Task requirements:
In the listing, locate the line containing "Taking [427,88], [350,186], [85,183]", then quote it and all following lines exactly. Omit pictures.

Dataset rows:
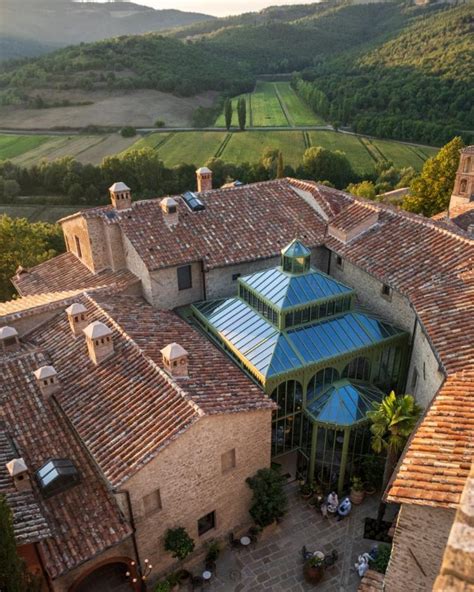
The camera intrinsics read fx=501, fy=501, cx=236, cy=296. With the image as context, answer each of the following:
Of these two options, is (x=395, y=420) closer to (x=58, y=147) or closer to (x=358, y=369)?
(x=358, y=369)

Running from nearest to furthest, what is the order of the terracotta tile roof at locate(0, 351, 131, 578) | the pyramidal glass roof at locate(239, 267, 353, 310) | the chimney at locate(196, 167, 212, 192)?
the terracotta tile roof at locate(0, 351, 131, 578) → the pyramidal glass roof at locate(239, 267, 353, 310) → the chimney at locate(196, 167, 212, 192)

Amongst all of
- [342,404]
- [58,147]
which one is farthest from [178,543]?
[58,147]

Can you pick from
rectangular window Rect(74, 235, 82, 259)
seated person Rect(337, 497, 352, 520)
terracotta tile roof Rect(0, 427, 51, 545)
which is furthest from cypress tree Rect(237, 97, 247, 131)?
terracotta tile roof Rect(0, 427, 51, 545)

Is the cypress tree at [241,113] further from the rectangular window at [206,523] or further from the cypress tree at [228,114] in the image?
the rectangular window at [206,523]

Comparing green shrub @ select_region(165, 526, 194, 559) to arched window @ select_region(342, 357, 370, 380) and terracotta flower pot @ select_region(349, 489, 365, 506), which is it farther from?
arched window @ select_region(342, 357, 370, 380)

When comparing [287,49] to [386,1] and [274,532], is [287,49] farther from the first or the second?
[274,532]
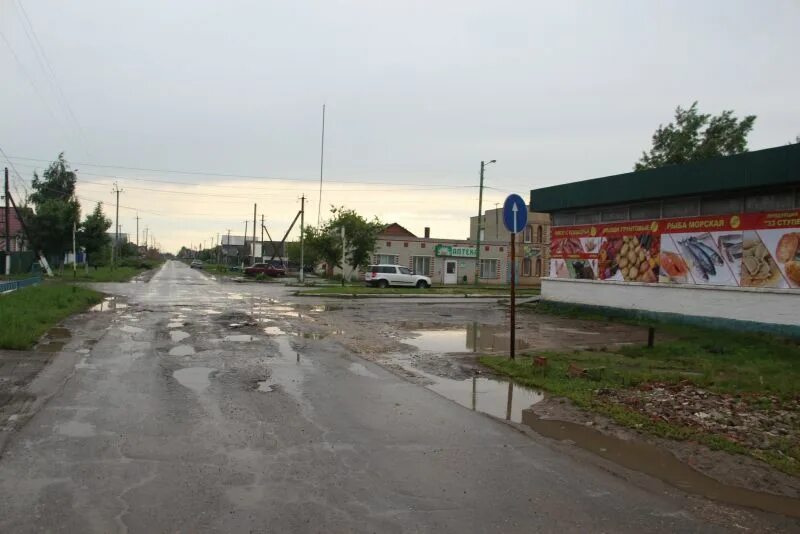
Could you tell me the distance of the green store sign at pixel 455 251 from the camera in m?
52.9

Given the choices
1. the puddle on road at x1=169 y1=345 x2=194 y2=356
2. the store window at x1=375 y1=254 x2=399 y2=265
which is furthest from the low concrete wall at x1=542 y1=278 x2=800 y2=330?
the store window at x1=375 y1=254 x2=399 y2=265

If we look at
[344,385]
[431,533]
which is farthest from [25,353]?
[431,533]

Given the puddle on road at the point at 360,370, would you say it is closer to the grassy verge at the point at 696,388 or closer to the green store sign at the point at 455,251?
the grassy verge at the point at 696,388

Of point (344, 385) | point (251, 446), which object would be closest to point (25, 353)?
point (344, 385)

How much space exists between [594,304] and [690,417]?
46.1 ft

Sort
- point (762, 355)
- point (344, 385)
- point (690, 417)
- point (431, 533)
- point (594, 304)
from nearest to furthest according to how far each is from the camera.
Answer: point (431, 533) → point (690, 417) → point (344, 385) → point (762, 355) → point (594, 304)

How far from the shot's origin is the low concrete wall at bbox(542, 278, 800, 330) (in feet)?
47.1

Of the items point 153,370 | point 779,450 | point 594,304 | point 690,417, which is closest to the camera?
point 779,450

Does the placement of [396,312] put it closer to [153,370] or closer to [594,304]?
[594,304]

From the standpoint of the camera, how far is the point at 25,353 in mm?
10445

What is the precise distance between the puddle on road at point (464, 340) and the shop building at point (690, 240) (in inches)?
209

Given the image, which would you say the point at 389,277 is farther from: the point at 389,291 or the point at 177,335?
the point at 177,335

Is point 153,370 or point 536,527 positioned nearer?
point 536,527

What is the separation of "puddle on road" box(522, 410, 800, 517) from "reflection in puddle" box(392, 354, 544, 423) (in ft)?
1.11
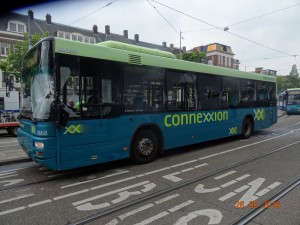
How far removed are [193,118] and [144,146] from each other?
82.0 inches

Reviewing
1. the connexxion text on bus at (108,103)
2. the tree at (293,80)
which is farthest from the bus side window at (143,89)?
the tree at (293,80)

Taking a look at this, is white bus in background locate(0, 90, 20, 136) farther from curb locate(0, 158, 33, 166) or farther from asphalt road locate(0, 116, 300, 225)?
asphalt road locate(0, 116, 300, 225)

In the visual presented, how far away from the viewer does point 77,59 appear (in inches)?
196

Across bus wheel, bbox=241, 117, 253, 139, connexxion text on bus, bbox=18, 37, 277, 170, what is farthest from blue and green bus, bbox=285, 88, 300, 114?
connexxion text on bus, bbox=18, 37, 277, 170

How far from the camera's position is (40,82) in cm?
495

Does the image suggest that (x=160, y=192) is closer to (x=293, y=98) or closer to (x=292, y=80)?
(x=293, y=98)

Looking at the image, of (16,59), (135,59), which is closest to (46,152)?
(135,59)

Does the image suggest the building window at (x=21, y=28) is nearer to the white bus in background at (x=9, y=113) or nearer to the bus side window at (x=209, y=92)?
the white bus in background at (x=9, y=113)

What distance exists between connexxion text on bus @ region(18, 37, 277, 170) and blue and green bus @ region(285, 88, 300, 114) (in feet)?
65.6

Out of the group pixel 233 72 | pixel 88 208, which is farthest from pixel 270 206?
pixel 233 72

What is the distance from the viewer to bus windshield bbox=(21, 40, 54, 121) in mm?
4686

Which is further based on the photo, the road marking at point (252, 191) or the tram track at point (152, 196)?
the road marking at point (252, 191)

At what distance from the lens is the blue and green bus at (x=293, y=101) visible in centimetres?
2413

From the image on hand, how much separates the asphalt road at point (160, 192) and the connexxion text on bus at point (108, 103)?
576mm
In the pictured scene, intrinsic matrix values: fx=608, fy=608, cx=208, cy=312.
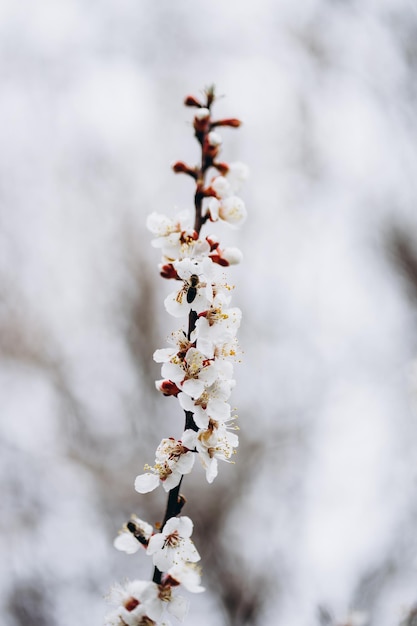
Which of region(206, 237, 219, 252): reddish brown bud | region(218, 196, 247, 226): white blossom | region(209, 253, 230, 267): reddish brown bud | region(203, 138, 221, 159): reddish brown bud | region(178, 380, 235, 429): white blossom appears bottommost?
region(178, 380, 235, 429): white blossom

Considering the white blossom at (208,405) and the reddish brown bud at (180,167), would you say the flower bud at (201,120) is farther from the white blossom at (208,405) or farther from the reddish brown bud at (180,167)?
the white blossom at (208,405)

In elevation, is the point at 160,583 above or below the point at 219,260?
below

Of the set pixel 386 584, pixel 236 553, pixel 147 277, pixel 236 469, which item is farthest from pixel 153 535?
pixel 147 277

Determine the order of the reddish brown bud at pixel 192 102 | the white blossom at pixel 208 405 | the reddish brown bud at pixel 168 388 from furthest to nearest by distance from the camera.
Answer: the reddish brown bud at pixel 192 102 < the reddish brown bud at pixel 168 388 < the white blossom at pixel 208 405

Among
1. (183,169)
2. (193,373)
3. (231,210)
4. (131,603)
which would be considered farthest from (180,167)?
(131,603)

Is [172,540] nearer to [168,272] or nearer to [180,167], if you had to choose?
[168,272]

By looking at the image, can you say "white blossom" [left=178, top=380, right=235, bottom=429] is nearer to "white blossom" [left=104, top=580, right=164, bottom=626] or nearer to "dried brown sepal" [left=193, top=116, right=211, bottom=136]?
"white blossom" [left=104, top=580, right=164, bottom=626]

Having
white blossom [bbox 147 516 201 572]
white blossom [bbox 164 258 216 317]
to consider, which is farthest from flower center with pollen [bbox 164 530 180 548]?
white blossom [bbox 164 258 216 317]

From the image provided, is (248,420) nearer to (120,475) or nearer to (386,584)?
(120,475)

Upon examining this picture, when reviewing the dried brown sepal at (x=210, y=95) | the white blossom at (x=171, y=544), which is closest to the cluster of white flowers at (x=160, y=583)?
the white blossom at (x=171, y=544)
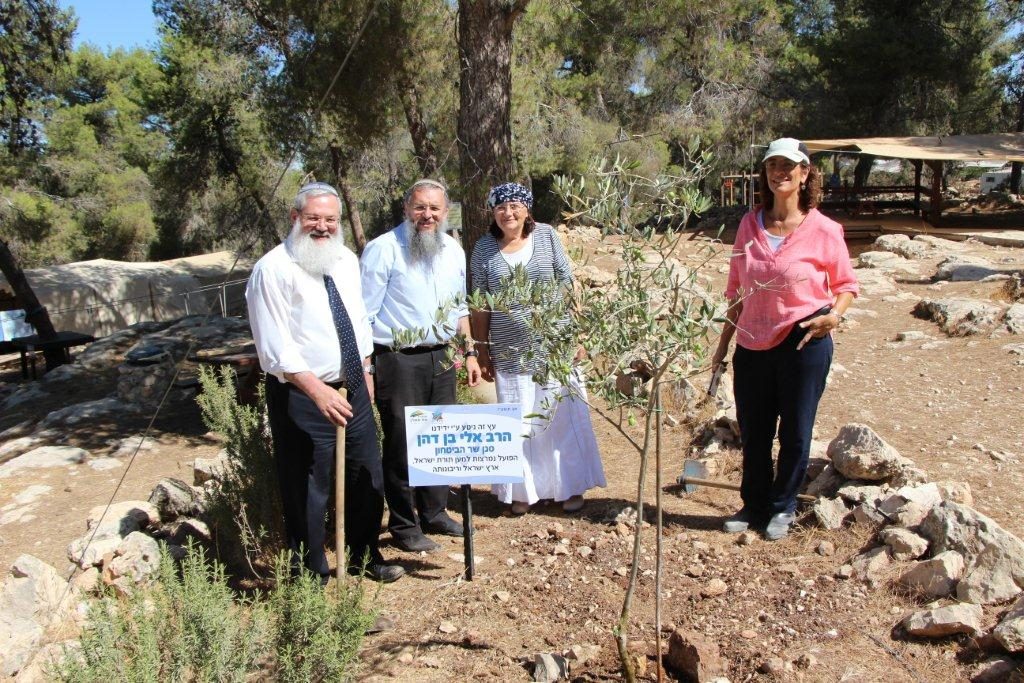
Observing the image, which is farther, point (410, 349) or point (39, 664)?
point (410, 349)

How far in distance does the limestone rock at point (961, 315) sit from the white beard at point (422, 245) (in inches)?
199

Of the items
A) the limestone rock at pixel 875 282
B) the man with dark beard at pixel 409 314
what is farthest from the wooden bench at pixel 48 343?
the limestone rock at pixel 875 282

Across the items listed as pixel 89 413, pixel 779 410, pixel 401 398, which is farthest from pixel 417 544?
pixel 89 413

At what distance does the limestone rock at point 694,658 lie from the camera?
103 inches

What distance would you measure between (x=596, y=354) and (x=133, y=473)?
4.70 metres

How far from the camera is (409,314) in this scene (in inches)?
144

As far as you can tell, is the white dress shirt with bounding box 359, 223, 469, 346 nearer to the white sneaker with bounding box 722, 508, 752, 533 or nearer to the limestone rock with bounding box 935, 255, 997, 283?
the white sneaker with bounding box 722, 508, 752, 533

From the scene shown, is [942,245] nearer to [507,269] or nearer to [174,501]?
[507,269]

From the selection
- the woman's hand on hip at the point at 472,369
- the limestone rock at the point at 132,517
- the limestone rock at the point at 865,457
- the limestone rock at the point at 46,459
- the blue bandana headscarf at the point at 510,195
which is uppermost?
the blue bandana headscarf at the point at 510,195

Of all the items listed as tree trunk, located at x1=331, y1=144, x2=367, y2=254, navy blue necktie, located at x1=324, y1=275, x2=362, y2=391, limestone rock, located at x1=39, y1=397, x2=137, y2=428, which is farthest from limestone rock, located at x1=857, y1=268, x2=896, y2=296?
tree trunk, located at x1=331, y1=144, x2=367, y2=254

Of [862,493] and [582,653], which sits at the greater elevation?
[862,493]

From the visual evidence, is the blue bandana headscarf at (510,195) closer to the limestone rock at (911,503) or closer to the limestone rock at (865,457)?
the limestone rock at (865,457)

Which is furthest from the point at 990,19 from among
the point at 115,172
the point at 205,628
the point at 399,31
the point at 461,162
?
the point at 115,172

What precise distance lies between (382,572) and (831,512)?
6.35 ft
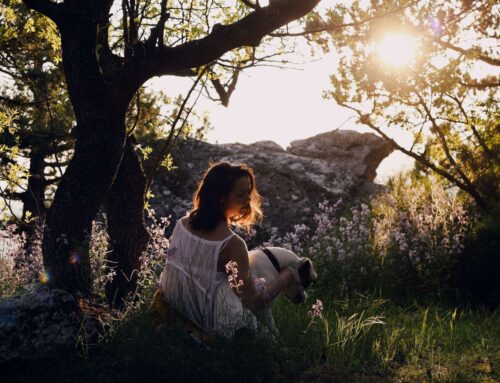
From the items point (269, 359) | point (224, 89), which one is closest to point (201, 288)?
point (269, 359)

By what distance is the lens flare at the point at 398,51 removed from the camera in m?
10.4

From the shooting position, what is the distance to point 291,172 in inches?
574

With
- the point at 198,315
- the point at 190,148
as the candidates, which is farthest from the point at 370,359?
the point at 190,148

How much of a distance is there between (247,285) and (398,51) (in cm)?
640

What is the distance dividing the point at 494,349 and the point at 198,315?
3.11 m

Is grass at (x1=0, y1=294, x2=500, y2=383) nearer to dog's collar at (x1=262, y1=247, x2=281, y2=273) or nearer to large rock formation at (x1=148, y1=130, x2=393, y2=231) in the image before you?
dog's collar at (x1=262, y1=247, x2=281, y2=273)

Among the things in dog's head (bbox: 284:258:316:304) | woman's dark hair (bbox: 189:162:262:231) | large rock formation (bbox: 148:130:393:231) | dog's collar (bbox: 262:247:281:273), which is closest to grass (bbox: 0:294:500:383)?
dog's head (bbox: 284:258:316:304)

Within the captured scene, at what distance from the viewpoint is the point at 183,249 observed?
19.3 feet

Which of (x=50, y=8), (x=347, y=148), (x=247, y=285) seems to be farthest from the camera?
(x=347, y=148)

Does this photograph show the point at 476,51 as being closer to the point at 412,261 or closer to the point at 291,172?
the point at 412,261

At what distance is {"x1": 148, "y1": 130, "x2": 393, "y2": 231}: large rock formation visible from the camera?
1394 cm

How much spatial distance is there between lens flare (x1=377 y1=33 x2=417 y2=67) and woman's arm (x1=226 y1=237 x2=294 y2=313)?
5.70 m

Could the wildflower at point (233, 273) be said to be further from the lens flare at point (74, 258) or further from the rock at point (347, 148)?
the rock at point (347, 148)

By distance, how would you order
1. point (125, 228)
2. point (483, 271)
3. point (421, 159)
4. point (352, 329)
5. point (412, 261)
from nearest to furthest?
point (352, 329)
point (125, 228)
point (483, 271)
point (412, 261)
point (421, 159)
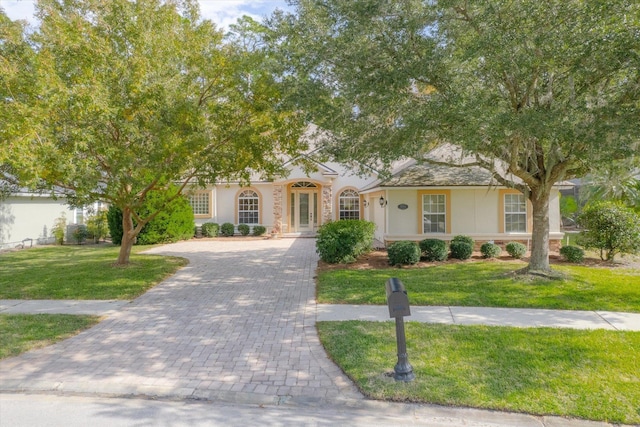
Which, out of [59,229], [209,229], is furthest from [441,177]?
[59,229]

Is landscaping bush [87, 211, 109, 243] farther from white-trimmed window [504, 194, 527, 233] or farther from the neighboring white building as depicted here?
white-trimmed window [504, 194, 527, 233]

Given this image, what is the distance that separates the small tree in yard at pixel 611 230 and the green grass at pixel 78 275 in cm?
1339

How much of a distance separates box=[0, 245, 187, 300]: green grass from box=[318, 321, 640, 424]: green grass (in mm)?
5979

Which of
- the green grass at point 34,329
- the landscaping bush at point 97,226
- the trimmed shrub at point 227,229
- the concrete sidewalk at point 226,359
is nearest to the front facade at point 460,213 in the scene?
the concrete sidewalk at point 226,359

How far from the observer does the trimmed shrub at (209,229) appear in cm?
2202

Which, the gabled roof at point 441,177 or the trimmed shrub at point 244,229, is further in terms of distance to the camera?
the trimmed shrub at point 244,229

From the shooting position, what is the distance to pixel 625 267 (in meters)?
12.0

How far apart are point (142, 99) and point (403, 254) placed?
8.16 meters

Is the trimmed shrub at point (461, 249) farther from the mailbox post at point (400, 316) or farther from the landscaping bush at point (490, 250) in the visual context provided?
the mailbox post at point (400, 316)

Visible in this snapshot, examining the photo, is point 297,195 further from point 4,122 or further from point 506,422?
point 506,422

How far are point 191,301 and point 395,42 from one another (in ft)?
22.4

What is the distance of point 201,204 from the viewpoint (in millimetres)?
23391

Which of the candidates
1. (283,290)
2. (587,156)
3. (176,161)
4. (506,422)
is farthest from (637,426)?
(176,161)

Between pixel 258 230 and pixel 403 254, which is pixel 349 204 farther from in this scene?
pixel 403 254
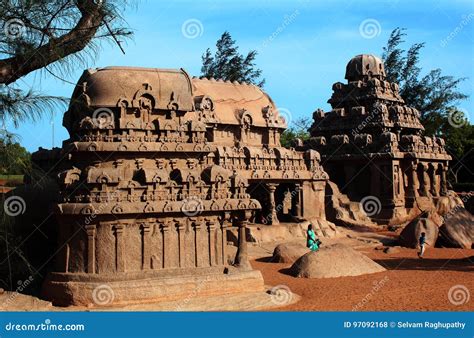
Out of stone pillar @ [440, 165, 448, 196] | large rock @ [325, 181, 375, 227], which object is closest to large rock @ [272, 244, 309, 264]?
large rock @ [325, 181, 375, 227]

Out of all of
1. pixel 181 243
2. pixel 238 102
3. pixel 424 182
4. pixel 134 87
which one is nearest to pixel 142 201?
pixel 181 243

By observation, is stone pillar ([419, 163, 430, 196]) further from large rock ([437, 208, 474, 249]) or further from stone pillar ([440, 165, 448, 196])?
large rock ([437, 208, 474, 249])

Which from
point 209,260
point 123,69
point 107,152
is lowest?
point 209,260

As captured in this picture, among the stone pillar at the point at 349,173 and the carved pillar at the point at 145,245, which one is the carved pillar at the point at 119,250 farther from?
the stone pillar at the point at 349,173

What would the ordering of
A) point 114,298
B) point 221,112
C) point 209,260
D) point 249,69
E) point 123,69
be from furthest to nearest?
point 249,69, point 221,112, point 123,69, point 209,260, point 114,298

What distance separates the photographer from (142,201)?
48.1 ft

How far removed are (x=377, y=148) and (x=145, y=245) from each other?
915 inches

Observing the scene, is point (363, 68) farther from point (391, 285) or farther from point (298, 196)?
point (391, 285)

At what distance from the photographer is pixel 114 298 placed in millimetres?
13773

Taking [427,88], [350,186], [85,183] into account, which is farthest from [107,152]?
[427,88]

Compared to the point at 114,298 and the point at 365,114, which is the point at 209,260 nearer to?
the point at 114,298

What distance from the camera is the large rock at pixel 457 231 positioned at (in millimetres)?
25844

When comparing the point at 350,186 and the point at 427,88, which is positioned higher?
the point at 427,88

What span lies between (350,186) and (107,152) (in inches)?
949
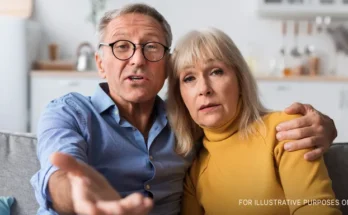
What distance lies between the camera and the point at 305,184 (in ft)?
3.89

In response:
Taking [427,88], [350,186], [85,183] into account, which is farthest from [107,152]?
[427,88]

Compared to the point at 114,298 and the point at 365,114, which is the point at 209,260 nearer to?
the point at 114,298

What distance from the camera is the large rock at pixel 457 231 positioned at (in millimetres)?
25844

When comparing the point at 350,186 and the point at 427,88, which is positioned higher?
the point at 427,88

What span lies between (350,186) and (107,152) (in inches)?
949
What distance lies between the camera and the point at 305,184 (in ft)?
3.89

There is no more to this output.